> TASK STATEMENT: Reproduce, word for word, the stretch of the post on womanhood and transgender women from "We all know" through "can be rare.".

> PAGE EXTRACT:

I’m reading My New Gender Workbook by Kate Bornstein right now, and teaching a class on women’s folklore, so I’ve got women and women’s identities on the brain. I’m really interested in the ways in which we construct womanhood and femininity, and which traits get to go in those boxes vs. which are excluded.
We all know that when someone says “I’m not racist, but…” the result is rarely good. I’ve noticed the same to be true for “I’m not sexist, but…” and “I support transgender people, but…” Sometimes, very occasionally, that last mode of speaking leads to an honest question that’s meant to clear up confusion. But it can be rare.
More often, as in recent conversation I’ve participated in and witnessed, it leads to questions along the lines of “…but why do we call transwomen women? Aren’t they missing some fundamental aspects of female experience, like being socialized female and having menstrual cramps and dealing with birth control?”

> SOURCE DATA:
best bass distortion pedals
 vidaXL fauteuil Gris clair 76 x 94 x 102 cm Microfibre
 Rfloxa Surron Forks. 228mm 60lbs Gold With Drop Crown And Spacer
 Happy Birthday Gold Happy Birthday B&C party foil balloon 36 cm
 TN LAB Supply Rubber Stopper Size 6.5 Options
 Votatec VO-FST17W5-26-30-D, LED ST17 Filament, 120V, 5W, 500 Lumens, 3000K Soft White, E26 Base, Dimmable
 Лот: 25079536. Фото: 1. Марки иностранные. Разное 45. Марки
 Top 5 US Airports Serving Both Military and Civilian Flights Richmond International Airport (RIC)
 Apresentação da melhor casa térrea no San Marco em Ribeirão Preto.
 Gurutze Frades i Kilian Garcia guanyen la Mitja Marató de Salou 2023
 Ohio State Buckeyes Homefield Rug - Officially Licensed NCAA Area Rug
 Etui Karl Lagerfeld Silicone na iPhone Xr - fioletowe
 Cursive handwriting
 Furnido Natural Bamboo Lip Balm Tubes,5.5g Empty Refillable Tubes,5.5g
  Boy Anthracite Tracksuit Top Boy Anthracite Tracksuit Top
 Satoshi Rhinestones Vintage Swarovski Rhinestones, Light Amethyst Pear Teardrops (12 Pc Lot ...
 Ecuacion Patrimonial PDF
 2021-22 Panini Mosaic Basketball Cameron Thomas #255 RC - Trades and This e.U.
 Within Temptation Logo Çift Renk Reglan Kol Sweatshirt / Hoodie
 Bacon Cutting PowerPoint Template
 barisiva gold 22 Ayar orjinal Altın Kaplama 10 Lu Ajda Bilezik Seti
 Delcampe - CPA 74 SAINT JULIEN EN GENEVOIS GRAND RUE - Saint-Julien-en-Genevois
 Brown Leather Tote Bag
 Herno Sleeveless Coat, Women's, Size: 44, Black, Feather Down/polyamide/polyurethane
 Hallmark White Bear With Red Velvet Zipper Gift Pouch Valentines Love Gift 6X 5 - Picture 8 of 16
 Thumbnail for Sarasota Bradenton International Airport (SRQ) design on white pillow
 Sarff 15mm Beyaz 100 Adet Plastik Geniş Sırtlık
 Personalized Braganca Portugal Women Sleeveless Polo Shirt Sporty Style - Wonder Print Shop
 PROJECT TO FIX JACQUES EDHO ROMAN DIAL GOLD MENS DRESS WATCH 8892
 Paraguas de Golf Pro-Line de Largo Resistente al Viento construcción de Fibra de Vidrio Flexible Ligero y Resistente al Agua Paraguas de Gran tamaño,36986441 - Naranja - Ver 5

> RESPONSE AREA:
We all know that when someone says “I’m not racist, but…” the result is rarely good. I’ve noticed the same to be true for “I’m not sexist, but…” and “I support transgender people, but…” Sometimes, very occasionally, that last mode of speaking leads to an honest question that’s meant to clear up confusion. But it can be rare.